I'm writing a UEFI application in Zig.
I'm calling GetMemoryMap() twice: once to get the required buffer size, then again after allocating the buffer using AllocatePool().
Here's my code:
fn getMemoryMap() uefi.Status {
const log = std.log.scoped(.memory_map);
const system_table = uefi.system_table;
const boot_services = system_table.boot_services.?;
var status: uefi.Status = undefined;
var mmap_size: usize = 0;
var mmap: ?[*]uefi.tables.MemoryDescriptor = null;
var map_key: usize = undefined;
var descriptor_size: usize = undefined;
var descriptor_version: u32 = undefined;
status = boot_services.getMemoryMap(&mmap_size, mmap, &map_key, &descriptor_size, &descriptor_version);
switch (status) {
.buffer_too_small => log.debug("Buffer too small, need {d} bytes for buffer", .{mmap_size}),
else => {
log.err("Excepted buffer_too_small but got {s} instead", .{@tagName(status)});
return status;
},
}
//mmap_size += descriptor_size * 2;
status = boot_services.allocatePool(.loader_data, mmap_size, @ptrCast(&mmap));
switch (status) {
.success => log.debug("Allocated {d} bytes for memory map at {*}", .{ mmap_size, mmap }),
else => {
log.err("Excepted success but got {s} instead", .{@tagName(status)});
return status;
},
}
status = boot_services.getMemoryMap(&mmap_size, mmap, &map_key, &descriptor_size, &descriptor_version);
switch (status) {
.success => log.debug("Got memory map", .{}),
else => {
log.err("Excepted success but got {s} instead", .{@tagName(status)});
return status;
},
}
return uefi.Status.success;
}
The problem:
The second call to
getMemoryMap()fails withEFI_BUFFER_TOO_SMALL, even though I allocated the exact size reported in the first call.
Log:
[debug(memory_map)]Buffer too small, need 5856 bytes for buffer
[debug(memory_map)]Allocated 5856 bytes for memory map at [*]os.uefi.tables.MemoryDescriptor@2808018
[error(memory_map)]Excepted success but got buffer_too_small instead
And if I add mmap_size += descriptor_size * 2; before the 2nd call, it can run.
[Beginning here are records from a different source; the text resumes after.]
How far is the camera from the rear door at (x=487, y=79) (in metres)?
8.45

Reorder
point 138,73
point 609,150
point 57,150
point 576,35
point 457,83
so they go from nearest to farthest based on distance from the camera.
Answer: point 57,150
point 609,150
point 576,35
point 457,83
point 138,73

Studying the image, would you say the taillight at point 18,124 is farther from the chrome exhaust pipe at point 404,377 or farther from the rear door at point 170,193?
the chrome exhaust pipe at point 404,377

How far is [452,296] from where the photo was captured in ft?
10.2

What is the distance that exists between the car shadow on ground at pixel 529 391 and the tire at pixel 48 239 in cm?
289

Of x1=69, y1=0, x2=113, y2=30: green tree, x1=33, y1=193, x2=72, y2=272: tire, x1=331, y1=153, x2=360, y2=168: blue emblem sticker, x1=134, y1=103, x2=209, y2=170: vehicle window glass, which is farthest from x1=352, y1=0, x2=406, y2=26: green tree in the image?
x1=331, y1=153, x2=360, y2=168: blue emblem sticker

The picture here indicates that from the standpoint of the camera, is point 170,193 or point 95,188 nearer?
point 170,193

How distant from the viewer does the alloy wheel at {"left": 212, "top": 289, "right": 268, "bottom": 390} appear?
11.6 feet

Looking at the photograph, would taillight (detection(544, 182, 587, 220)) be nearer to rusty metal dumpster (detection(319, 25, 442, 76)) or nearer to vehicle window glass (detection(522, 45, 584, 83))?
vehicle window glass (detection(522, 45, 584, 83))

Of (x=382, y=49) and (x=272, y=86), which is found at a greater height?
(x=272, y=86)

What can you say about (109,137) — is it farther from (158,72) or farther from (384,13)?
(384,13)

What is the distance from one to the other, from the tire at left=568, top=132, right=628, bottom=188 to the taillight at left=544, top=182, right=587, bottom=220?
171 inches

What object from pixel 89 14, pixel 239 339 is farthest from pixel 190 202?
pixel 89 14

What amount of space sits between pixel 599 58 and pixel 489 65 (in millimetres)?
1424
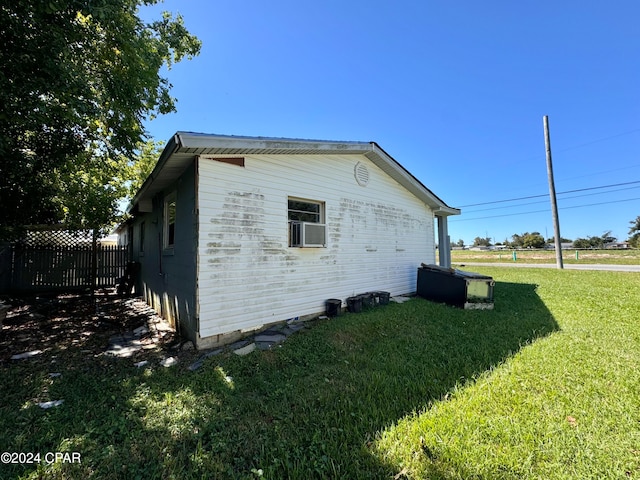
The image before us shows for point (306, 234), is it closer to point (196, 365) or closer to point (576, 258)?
point (196, 365)

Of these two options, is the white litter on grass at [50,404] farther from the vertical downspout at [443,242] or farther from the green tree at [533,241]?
the green tree at [533,241]

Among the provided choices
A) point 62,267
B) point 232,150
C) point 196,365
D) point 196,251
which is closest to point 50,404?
point 196,365

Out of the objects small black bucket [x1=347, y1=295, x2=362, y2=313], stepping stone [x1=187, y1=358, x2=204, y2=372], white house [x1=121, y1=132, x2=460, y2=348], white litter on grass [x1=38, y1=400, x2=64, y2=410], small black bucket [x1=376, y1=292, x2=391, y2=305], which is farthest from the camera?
small black bucket [x1=376, y1=292, x2=391, y2=305]

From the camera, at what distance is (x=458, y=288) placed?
21.5 feet

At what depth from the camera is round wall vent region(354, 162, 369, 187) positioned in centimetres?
678

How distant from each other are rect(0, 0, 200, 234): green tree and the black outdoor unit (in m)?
8.31

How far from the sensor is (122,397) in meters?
2.76

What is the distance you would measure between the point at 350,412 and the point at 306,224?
3.44 metres

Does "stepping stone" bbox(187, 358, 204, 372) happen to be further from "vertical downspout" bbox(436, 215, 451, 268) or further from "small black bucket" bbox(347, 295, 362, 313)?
"vertical downspout" bbox(436, 215, 451, 268)

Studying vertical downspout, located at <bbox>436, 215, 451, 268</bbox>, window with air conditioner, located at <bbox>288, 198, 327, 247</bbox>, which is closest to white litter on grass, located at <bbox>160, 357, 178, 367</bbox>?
window with air conditioner, located at <bbox>288, 198, 327, 247</bbox>

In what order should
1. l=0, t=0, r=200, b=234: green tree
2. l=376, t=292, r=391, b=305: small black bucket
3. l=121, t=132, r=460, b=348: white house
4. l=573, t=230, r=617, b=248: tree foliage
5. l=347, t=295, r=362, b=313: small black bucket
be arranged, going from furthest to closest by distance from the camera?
l=573, t=230, r=617, b=248: tree foliage
l=376, t=292, r=391, b=305: small black bucket
l=347, t=295, r=362, b=313: small black bucket
l=121, t=132, r=460, b=348: white house
l=0, t=0, r=200, b=234: green tree

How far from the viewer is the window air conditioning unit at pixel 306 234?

Is this normal? I can't find any examples of this, sorry.
1 Answer 1
This error case is described in the UEFI specification at the description of GetMemoryMap:
The actual size of the buffer allocated for the consequent call to GetMemoryMap() should be bigger then the value returned in MemoryMapSize, since allocation of the new buffer may potentially increase memory map size.
Likely your call to AllocatePool has created a new entry in the memory map.